- _Stated goal_: Copy out the entries word for word, beginning at the line containing "In what camera-distance" and ending at the line containing "(x=90, y=123), (x=174, y=85), (x=9, y=32), (x=42, y=26)", with both of those lines included.

- _Data section_:
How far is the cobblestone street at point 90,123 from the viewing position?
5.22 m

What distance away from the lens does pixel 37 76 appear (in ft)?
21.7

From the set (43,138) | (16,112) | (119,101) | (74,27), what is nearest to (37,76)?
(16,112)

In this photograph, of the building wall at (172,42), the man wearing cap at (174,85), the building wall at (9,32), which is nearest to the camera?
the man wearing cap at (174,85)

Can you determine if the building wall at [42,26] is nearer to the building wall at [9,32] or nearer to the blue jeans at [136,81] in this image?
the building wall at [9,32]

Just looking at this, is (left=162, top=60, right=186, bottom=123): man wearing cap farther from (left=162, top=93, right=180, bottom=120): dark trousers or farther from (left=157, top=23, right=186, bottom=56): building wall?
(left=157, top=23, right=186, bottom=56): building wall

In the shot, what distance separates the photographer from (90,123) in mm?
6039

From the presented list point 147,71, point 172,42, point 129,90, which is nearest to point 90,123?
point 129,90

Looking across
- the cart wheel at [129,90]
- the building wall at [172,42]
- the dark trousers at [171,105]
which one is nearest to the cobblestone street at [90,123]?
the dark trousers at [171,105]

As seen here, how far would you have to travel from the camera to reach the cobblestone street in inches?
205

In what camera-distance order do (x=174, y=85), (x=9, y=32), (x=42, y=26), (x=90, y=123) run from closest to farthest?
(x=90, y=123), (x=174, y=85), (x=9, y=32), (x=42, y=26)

==

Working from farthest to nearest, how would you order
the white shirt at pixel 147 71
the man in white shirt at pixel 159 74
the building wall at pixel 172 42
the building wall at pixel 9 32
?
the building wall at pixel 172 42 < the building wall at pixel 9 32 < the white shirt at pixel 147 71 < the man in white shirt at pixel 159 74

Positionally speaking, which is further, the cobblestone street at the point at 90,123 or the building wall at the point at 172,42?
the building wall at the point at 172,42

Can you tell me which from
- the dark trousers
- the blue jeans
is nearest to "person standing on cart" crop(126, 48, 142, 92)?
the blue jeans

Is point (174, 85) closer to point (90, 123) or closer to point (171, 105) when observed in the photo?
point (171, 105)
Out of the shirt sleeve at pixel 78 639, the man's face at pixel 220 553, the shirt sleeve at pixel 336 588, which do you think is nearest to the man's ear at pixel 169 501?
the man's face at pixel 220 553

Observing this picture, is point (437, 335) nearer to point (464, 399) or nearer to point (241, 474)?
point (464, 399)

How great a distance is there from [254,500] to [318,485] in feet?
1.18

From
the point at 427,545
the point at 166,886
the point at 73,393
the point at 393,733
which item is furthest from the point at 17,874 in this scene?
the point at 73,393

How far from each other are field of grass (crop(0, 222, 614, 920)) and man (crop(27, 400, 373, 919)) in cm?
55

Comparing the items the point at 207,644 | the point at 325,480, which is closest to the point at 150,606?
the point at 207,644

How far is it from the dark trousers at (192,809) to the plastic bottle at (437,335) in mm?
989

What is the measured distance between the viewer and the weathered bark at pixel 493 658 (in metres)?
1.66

* * *

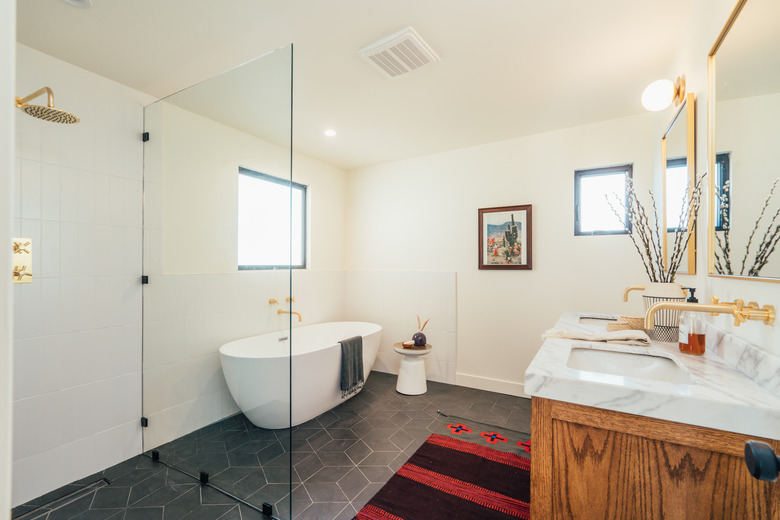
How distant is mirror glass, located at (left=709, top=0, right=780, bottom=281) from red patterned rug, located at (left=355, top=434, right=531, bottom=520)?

- _Task solution_:
In what camera-distance order do (x=174, y=85), (x=9, y=32), (x=42, y=26), (x=90, y=123) run from closest to farthest?
(x=90, y=123), (x=174, y=85), (x=9, y=32), (x=42, y=26)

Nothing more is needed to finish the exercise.